The following methods are used in our Parenting With Music (PWM) and Music in Early Childhood Programs (MEC):

Kodály Music Education

Zoltán Kodály (1882-1967) was a Hungarian composer and educator who inspired teachers to develop pedagogical principles and techniques for improving music literacy in their classrooms.

In the early years, its child-centred approach sequentially develops musical skills and concepts through singing, movement, folk games, improvisation, music reading and writing, playing instruments, and an array of listening activities.

The Orff Method

The Orff Method was developed by the German composer Carl Orff (1895–1982) and colleague Gunild Keetman during the 1920s. It is a way of teaching children about music that engages their mind and body through a mixture of singing, chanting, dance, movement, drama and the playing of persussion instruments (i.e. xylophones, glockenspiels, etc.). Lessons offer an element of “play” helping the children learn at their own level of understanding. Improvisation, composition and a child’s natural sense of play are encouraged.

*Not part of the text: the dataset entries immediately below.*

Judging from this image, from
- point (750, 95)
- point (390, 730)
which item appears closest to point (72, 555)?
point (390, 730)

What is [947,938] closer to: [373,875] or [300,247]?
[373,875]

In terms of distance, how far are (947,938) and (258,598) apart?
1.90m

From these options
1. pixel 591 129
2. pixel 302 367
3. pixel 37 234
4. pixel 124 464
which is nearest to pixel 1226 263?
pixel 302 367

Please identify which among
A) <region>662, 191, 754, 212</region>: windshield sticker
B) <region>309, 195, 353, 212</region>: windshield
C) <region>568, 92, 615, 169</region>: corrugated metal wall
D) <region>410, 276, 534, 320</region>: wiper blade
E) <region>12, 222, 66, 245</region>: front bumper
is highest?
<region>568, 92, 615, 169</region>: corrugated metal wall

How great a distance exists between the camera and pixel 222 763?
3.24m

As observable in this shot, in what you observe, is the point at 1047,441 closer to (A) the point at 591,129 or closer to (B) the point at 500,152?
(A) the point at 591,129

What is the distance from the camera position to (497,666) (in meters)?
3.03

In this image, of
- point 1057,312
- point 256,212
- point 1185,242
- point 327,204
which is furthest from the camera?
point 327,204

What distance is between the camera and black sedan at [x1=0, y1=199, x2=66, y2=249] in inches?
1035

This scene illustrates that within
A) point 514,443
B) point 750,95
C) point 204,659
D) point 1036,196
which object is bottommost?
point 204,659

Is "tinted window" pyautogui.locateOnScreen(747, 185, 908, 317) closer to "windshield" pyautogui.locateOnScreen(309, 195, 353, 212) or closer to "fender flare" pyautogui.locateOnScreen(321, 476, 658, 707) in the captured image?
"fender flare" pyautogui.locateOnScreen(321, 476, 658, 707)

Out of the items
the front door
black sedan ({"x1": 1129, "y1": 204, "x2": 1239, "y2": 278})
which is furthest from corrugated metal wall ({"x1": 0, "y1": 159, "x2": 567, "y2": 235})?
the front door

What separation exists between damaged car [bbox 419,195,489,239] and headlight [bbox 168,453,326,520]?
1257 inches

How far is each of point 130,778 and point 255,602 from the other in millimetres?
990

Solfège is the system of syllables traditionally used to help students learn the notes of the major and minor scales: Do, Re, Mi, Fa, Sol, La, Ti. There are two approaches to solfege, the Fixed-Do system in which Do is always the note C, and the Moveable-Do system in which Do is always the rst note of the major scale – whatever scale that happens to be.

Dalcroze Method

Emile Jaques-Dalcroze (1865-1950) was a Swiss teacher and composer known for developing eurhythmics, an approach to music education which teaches concepts of rhythm, structure and musical expression involving whole body movement.
In this method, the body is the main instrument. Students listen to the rhythm of a music piece and express what they hear through movement, thus connecting music, movement, mind, and body.


Suzuki Method (Instrumental Lessons)

The following information is from the Suzuki Association of Americas. To learn more, visit their website:

Every Child Can Learn

More than fifty years ago, Japanese violinist Shinichi Suzuki realized the implications of the fact that children the world over learn to speak their native language with ease. He began to apply the basic principles of language acquisition to the learning of music, and called his method the mother-tongue approach. The ideas of parent responsibility, loving encouragement, constant repetition, etc., are some of the special features of the Suzuki approach.

Parent Involvement

As when a child learns to speak, parents are involved in the musical learning of their child. They attend lessons with the child and serve as home teachers during the week. One parent often learns to play before the child, so that s/he understands what is expected from the child. Parents work with the teacher to create an enjoyable learning environment.

Early Beginning

Early years are crucial for developing mental processes and muscle coordination. Listening to music should begin at birth; formal training may begin at age three or four, but it is never too late to begin.


Children learn words after hearing them spoken hundreds of times by others. Listening to music every day is important, especially listening to pieces in the Suzuki repertoire so the child knows them immediately.


Constant repetition is essential in learning to play an instrument. Children do not learn a word or piece of music and then discard it. They add it to their vocabulary or repertoire, gradually using it in new and more sophisticated ways.


As with language, the child’s effort to learn an instrument should be met with sincere praise and encouragement. Each child learns at his/her own rate, building on small steps so that each one can be mastered. Children are also encouraged t support each other’s efforts, fostering an attitude of generosity and cooperation.

Learning with Other Children

In addition to private lessons, children should participate in regular group lessons and performance, at which they learn from and are motivated by each other.

Graded Repertoire

Children do not practice exercises to learn to speak, but use language for its natural purpose of communication and self-expression. Pieces in the Suzuki repertoire are designed to present technical problems to be learned in the context of the music rather than through dry technical exercises.

Delayed Reading

Children learn to read after their ability to speak has been well established. In the same way, children should develop basic technical competence on their instruments before learning to read music.